At the intersection of the AMA’s mission to reduce physician burnout and its efforts to make technology an asset rather than a burden lies the challenge of improving electronic health record (EHR) usability.
“The EHR usability problem continues to be one of the most pressing issues and one of the most vocal issues I hear from physicians,” said Michael A. Tutty, PhD, the Association’s group vice president of professional satisfaction and practice sustainability.
While many are quick to place all the blame on EHR vendors and poor software design, Tutty and his AMA researcher colleagues recently identified ways that government regulations and payer requirements contribute to poor EHR user experiences for physicians. They also found that, often, the governance policies of the physicians’ own health care organizations can contribute to the problem.

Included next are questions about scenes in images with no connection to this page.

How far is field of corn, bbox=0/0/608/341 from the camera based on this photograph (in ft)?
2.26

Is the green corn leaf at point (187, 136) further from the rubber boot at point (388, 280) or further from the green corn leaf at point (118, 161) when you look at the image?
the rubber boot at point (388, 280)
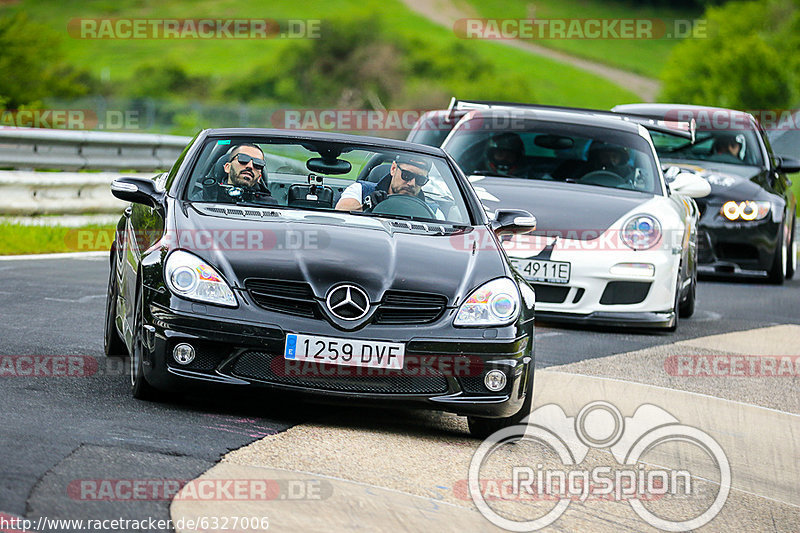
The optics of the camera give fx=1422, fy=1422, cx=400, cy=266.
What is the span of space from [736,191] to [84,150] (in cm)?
688

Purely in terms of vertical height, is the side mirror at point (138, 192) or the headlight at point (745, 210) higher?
the side mirror at point (138, 192)

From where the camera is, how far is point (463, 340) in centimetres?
593

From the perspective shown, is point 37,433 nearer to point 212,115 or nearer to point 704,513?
point 704,513

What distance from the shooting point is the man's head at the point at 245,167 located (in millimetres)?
7078

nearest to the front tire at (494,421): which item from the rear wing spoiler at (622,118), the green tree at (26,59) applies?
the rear wing spoiler at (622,118)

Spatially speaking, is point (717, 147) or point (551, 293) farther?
point (717, 147)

Their research was published as a perspective essay in the Journal of the American Medical Informatics Association. It was co-written by Lindsey E. Carlasare, Stacy Lloyd, MPH, and AMA Vice President of Professional Satisfaction Christine A. Sinsky, MD.
“While much of physician frustration is directed at the EHR system, the user experience with an EHR is multidimensional with a variety of influences, some visible to and controllable by the end user, and others outside the end user’s control,” Tutty and his colleagues wrote. “Decisions made by vendors, health care organizations, payers, lawmakers, and regulatory bodies impact the EHR user experience.”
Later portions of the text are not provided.